[[ Text passage, beginning ]]

An artist, a poet, a documentarian, a photographer, an architect, a sculptor. Yet, Ai Weiwei is as renowned for his activism as his striking visual art. He has been unafraid of open criticism of the Chinese government and their to-be-desired stance on human rights and democracy, despite being held in 2011 for 81 days without charge. He is a crucial figure in the investigation of Chinese cultural development and a proponent of moving China into a more ethical future.
One of China’s most notorious dissidents, he has had a chaotic life, to say the least. When he was just a year old, Weiwei’s family were forced into an exiled labour camp where his father’s role was to clean the shared toilets. Such early experiences of oppression and maltreatment shaped the man into the radical that he is and has been for decades.

[[ Text passage, end ]]

What to work on:
**A)** Please list every role the passage on Ai Weiwei names in its opening sentence.
**B)** According to the passage on Ai Weiwei, how long was he held without charge in 2011?
Work only from the passage on Ai Weiwei, not from the entries.

[[ Provided material, beginning ]]

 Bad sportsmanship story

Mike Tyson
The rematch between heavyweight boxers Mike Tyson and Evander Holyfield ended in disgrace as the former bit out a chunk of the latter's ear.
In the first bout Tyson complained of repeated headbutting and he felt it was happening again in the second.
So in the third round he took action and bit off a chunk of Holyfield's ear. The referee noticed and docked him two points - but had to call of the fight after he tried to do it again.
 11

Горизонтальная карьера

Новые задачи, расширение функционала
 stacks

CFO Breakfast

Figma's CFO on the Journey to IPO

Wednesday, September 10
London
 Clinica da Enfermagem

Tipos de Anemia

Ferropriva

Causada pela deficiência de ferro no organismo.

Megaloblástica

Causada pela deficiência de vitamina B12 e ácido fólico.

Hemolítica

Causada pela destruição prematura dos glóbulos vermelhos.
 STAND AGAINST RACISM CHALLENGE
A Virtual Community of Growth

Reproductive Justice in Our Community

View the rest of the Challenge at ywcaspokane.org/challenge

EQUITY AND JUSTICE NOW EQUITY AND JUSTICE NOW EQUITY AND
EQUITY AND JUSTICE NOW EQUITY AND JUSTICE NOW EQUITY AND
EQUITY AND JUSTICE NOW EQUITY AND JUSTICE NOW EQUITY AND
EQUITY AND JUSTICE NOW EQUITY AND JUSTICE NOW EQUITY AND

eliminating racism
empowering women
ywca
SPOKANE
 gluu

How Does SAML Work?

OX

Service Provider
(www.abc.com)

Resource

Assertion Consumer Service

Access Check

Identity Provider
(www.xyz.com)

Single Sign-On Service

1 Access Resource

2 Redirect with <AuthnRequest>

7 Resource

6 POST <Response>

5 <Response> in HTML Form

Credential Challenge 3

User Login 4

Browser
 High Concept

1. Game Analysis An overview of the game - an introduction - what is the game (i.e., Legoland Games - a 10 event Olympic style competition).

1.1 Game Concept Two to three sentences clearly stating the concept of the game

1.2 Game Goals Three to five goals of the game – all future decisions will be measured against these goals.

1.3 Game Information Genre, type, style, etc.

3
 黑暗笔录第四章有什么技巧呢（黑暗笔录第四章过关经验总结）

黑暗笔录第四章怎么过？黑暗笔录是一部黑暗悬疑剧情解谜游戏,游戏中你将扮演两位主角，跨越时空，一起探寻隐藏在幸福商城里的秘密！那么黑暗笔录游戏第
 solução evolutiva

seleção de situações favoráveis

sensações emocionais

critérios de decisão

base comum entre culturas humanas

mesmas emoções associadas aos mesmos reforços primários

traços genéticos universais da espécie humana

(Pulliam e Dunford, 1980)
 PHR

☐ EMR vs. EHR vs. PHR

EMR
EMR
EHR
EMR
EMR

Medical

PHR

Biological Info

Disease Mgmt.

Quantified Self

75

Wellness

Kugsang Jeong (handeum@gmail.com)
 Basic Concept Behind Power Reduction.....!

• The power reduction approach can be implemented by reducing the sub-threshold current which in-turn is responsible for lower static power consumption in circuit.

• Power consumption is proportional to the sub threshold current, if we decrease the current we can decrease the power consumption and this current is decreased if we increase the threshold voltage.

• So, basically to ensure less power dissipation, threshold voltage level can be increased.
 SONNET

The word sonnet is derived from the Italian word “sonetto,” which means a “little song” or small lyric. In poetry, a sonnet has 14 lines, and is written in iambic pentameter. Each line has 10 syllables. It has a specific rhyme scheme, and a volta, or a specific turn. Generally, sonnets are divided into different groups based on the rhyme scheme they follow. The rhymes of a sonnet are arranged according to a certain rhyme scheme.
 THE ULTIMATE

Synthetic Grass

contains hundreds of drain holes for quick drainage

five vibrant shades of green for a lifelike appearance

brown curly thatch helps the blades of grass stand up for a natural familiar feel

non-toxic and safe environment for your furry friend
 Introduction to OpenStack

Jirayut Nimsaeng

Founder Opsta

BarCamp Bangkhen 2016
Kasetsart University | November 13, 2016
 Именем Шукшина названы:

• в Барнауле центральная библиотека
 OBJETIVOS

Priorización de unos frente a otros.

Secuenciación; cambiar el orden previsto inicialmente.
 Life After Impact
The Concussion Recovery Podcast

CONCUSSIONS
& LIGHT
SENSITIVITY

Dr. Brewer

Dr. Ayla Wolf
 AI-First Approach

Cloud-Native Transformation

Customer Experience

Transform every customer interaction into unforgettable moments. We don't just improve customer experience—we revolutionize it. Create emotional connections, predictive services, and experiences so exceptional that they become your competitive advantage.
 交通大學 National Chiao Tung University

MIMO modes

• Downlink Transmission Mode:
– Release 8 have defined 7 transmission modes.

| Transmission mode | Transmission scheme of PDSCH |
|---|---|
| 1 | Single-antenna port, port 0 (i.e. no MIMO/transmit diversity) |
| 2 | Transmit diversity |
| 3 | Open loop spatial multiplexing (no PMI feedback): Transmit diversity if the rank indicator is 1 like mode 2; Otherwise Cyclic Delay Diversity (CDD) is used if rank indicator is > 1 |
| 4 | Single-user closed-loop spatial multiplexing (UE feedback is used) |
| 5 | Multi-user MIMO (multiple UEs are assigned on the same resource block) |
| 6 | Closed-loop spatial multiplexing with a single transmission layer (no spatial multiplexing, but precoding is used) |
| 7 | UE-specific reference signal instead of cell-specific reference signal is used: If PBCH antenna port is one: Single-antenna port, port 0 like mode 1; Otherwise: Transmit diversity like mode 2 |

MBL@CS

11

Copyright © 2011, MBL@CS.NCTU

[[ Provided material, end ]]

Results for each task:
**A)** artist, poet, documentarian, photographer, architect, sculptor

**B)** 81 days